The past week European new outlets have been highlighting the story of the H5N1 outbreak on a turkey farm in Suffolk. From the AP story as relayed by the San Francisco Chronicle,

Officials confirmed Saturday that the H5N1 strain of bird flu had been found in turkeys on a commercial farm — Britain’s first mass outbreak of the disease that has ravaged Asia’s poultry stocks and killed more than 160 people worldwide.

The virus strain that killed about 2,500 turkeys on the British poultry farm was identified as the highly pathogenic Asian strain, similar to a virus found in Hungary in January, the Department for Environment, Food and Rural Affairs said.

It was the first time the deadly H5N1 strain was found on a British farm.

This untimely demise of 2,500 turkey led to the even untimely-er demise of the other159,000 turkeys at the protein factory farm ranch. Turkeys which had been slated for the dinner table are now considered a major bio-hazard problem.
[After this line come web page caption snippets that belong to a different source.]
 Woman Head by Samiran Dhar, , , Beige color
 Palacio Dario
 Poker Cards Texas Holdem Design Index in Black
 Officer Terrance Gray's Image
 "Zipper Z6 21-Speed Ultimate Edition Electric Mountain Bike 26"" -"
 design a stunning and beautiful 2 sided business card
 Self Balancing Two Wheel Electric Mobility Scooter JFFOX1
Of course officially there was no major health threat to the British population because the risk of bird flu spreading isn’t something to panic about. It’s not like having blinking Moonites plastered about a major city and more importantly plastered about major cable news organisations. That’s when you have to really start panicking. Right?

Not so fast, you might reconsider that.

You see, one of the major areas hit by the H5N1 virus is Indonesia. Up until the beginning of this year, they had shared samples of infected tissues with researchers across the globe. That was until an American company saw cash in them thar samples. From the International Herald Tribune,

Indonesia Wednesday signed a memorandum of understanding with U.S. drug manufacturer Baxter Healthcare Corp. to develop a human bird flu vaccine.
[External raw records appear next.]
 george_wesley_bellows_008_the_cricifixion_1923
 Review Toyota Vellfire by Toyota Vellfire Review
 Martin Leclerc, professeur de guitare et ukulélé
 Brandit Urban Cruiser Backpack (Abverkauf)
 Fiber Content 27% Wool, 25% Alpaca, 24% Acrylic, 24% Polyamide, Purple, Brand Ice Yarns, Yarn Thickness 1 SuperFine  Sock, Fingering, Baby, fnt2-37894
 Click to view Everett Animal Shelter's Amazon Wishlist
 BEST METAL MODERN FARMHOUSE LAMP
Under the agreement, Indonesia will provide H5N1 virus samples in exchange for Baxter’s expertise in vaccine production. Other organizations would have access to Indonesian samples provided they agree not to use the viruses for “commercial” purposes, said Siti Fadilah Supari, Indonesia’s health minister.
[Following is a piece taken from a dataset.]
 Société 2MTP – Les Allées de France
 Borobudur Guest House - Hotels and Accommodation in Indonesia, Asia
But that is a major departure from the World Health Organization’s existing virus-sharing system, where bird flu viruses are freely shared with the global community for public health purposes, including vaccine and antiviral development. Indonesia has not shared any viruses since the beginning of 2007.

Isn’t that special?

Of course there are two sides to the story. The article continues with,

Indonesia defended its decision, arguing the system works against poor countries. “The specimens we send to WHO…are then used by vaccine makers who then sell to us (at a profit),” Supari told reporters Wednesday. “This is unfair, we have the virus, we are getting sick, and then they take the virus from WHO — ‘with WHO’s permission’ they say — and make it themselves,” said Supari.

But somehow I suspect that, no matter who makes a possible vaccine, Mr Supari would be able to afford it. It is doubtful that a large portion of the Indonesian population would be similarly protected, Baxter or no Baxter.

The nice thing is that if Indonesia decides to stick with this decision, other countries will probably follow suit. This would allow cash strapped third world politicians countries to fill up their coffers with much needed funds. At the same time a pharma company might be getting an amazing gold mine.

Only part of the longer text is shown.